Alwyn Turner, A Shellshocked Nation: Britain Between the Wars

It’s always good to find a readable and well-researched variant on the standard schoolroom account of events, which in this case would have had us see the UK of the years 1918-39 as a uniformly grim place, grey, soupily lit and generally austere, somewhere the Great Depression set in like a chill Channel fog and lifted again just in time for the arrival of the Luftwaffe. What’s most striking about Alwyn Turner’s new book, by contrast, are the similarities between those sepia-toned times, seemingly out of some vanished Jurassic social order, and our own. Consider that, in 1922-24, Britain managed to get through four prime ministers; that politicians as a class were said to be ‘uniquely unpopular’, occupying a place in the nation’s affections only slightly more elevated than that of child molesters; that London itself was a soiled, sad place whose inhabitants habitually murdered, stole, lied and cheated as they slithered around in a sea of immorality; that the UK was drowning in debt while simultaneously undergoing the Spanish Flu epidemic that killed an estimated 40-50 million people worldwide, roughly three times more than Covid; and that ‘tariff reform’ divided the nation much as Brexit did a century later.
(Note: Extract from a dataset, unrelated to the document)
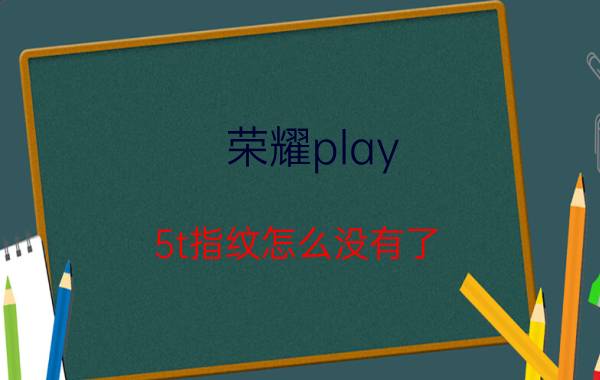 荣耀play

5t指纹怎么没有了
For that matter, many of the products and institutions of our current daily lives entered service in the 1920s or early 30s. Among other goodies, Turner lovingly catalogues the new confectionery brands manufactured in Britain: ‘Aero, Black Magic, Chocolate Digestive, Chocolate Orange, Crunchie, Fruit and Nut, Kit-Kat, Maltesers, Mars Bars, Quality Street, Rolos, Roses and Smarties.’ That’s not to mention such establishments as the BBC, Butlin’s holiday camps, British Home Stores, NAAFIs, Wembley Stadium and London Transport, or the last’s iconic diagrammatic tube map and double-decker buses.

Maybe the book as a whole tends to be long on lists of this sort, as opposed to locating the human narrative that generally makes a social history come alive on the page, but, that minor cavil aside, A Shellshocked Nation is still a bracing and well-paced read, set against the ever-louder ticking clock of international events, which reminds us why the author’s devoted fans admiringly refer to him as ‘Page’ Turner. You could do much worse than to treat yourself to a copy this winter.